◆ **Dataset extract**:
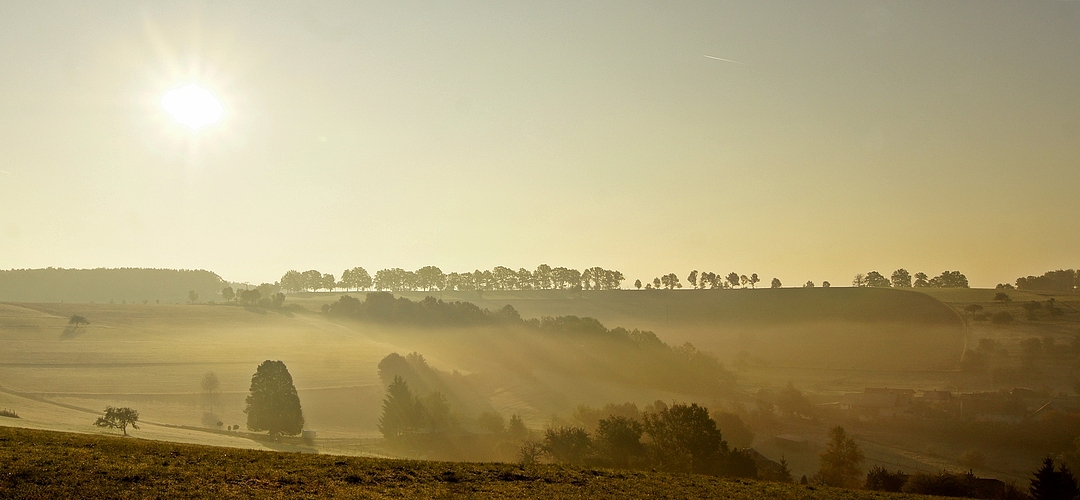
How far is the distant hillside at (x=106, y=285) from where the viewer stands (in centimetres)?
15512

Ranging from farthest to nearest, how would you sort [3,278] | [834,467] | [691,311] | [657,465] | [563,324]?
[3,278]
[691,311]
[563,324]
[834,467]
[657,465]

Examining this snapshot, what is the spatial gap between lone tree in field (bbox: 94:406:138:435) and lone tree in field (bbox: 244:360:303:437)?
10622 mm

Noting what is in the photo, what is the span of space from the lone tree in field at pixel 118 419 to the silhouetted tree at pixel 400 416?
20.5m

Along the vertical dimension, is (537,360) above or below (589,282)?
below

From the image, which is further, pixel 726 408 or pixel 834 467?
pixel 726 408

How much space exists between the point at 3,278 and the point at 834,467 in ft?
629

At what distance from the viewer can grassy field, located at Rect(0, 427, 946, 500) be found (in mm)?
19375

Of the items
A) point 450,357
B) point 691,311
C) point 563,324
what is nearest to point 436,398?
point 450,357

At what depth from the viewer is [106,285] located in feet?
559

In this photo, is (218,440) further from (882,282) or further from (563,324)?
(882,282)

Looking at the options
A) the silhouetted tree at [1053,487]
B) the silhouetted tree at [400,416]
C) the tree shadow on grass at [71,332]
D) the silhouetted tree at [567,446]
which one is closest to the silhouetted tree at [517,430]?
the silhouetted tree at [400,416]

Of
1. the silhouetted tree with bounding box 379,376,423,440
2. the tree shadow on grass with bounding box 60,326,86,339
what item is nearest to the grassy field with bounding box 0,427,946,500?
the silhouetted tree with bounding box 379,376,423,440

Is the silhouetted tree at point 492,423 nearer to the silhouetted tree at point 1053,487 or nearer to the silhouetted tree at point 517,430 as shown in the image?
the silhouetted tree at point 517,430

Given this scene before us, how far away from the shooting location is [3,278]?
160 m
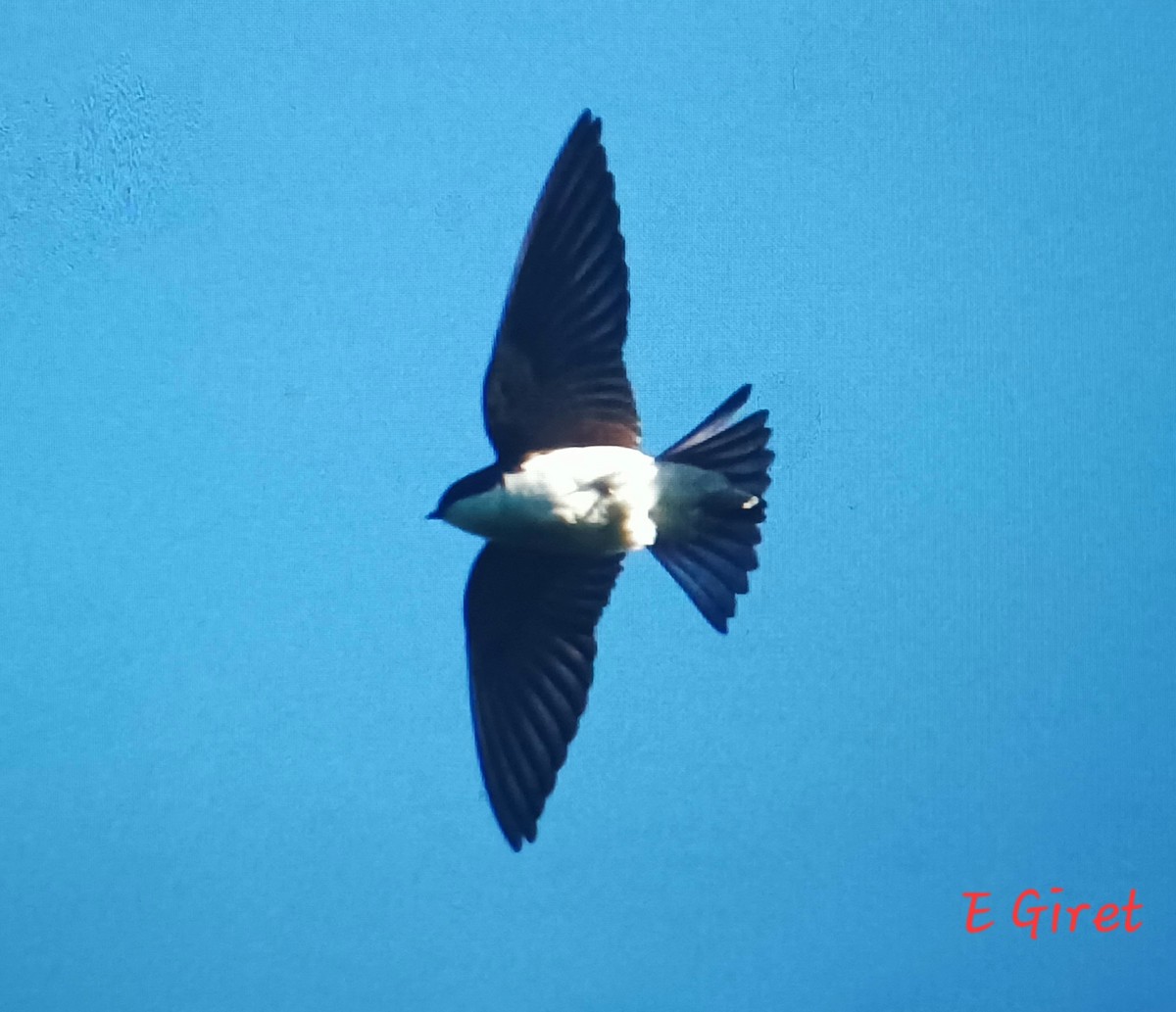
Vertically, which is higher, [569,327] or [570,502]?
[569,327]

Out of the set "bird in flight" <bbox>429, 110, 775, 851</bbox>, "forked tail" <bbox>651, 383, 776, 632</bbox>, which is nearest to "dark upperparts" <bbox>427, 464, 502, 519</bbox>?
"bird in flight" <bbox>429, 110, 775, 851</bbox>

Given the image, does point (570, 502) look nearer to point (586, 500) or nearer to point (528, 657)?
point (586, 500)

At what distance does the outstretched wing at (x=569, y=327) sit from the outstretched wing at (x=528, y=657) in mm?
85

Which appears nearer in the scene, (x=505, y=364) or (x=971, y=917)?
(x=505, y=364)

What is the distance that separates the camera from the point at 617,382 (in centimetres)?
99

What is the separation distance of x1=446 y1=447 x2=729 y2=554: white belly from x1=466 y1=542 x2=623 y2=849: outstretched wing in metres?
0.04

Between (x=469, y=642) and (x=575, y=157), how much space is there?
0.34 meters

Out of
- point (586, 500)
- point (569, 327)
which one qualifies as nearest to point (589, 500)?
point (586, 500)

◆ **Your objective**: Print every item above word for word, omitting the pictures.

◆ **Written answer**:
How far is the distant hillside at (x=106, y=285) from where the viewer stands (in centimetres)?
15512

Ranging from farthest to nearest, how would you sort [3,278] | [834,467] | [691,311] | [657,465] | [563,324]?
[3,278]
[691,311]
[563,324]
[834,467]
[657,465]

Examining this snapshot, what is the spatial gap between lone tree in field (bbox: 94:406:138:435) and lone tree in field (bbox: 244:360:303:437)?
10622 mm

Noting what is in the photo, what is the span of space from the lone tree in field at pixel 118 419 to the silhouetted tree at pixel 400 416?
20.5m

Along the vertical dimension, is (537,360) above or below (589,282)?
below

From the image, which is further, pixel 726 408 or pixel 834 467?
pixel 726 408

How much space exists between the point at 3,278 and the point at 834,467 in ft?
629

At what distance from the viewer can grassy field, located at Rect(0, 427, 946, 500) be found (in mm)?
19375

Of the items
A) point 450,357
B) point 691,311
C) point 563,324
what is nearest to point 436,398?
point 450,357

At what depth from the viewer is [106,285] located in feet?
559

In this photo, is (218,440) further from (882,282) or further from (563,324)?
(882,282)

Looking at the options
A) the silhouetted tree at [1053,487]
B) the silhouetted tree at [400,416]
C) the tree shadow on grass at [71,332]
D) the silhouetted tree at [567,446]
which one is closest to the silhouetted tree at [517,430]?
the silhouetted tree at [400,416]

Of
1. the silhouetted tree with bounding box 379,376,423,440
2. the tree shadow on grass with bounding box 60,326,86,339
what item is nearest to the grassy field with bounding box 0,427,946,500?
the silhouetted tree with bounding box 379,376,423,440

Is the silhouetted tree at point 492,423 nearer to the silhouetted tree at point 1053,487 or nearer to the silhouetted tree at point 517,430 as shown in the image?
the silhouetted tree at point 517,430

Given this scene before us, how far away from the shooting location is [3,278]?
160 m
Vertically, which is higher, [569,327] or [570,502]?
[569,327]

Out of the set "bird in flight" <bbox>429, 110, 775, 851</bbox>, "forked tail" <bbox>651, 383, 776, 632</bbox>, which is nearest to "dark upperparts" <bbox>427, 464, 502, 519</bbox>?
"bird in flight" <bbox>429, 110, 775, 851</bbox>

Given the image, does point (570, 502) look nearer to point (586, 500) or nearer to point (528, 657)?
point (586, 500)

At what distance does the outstretched wing at (x=569, y=327) sit from the outstretched wing at (x=528, y=657) in mm?
85

Which appears nearer in the scene, (x=505, y=364) or (x=971, y=917)?
(x=505, y=364)

What is the distance that separates the camera from the point at 617,382 (in centimetres)?
99

What is the separation distance of x1=446 y1=447 x2=729 y2=554: white belly from x1=466 y1=542 x2=623 y2=849: outstretched wing in metres?
0.04

Between (x=469, y=642) and (x=575, y=157), how much space is there?
0.34 meters

Out of
- point (586, 500)
- point (569, 327)
which one qualifies as nearest to point (589, 500)?
point (586, 500)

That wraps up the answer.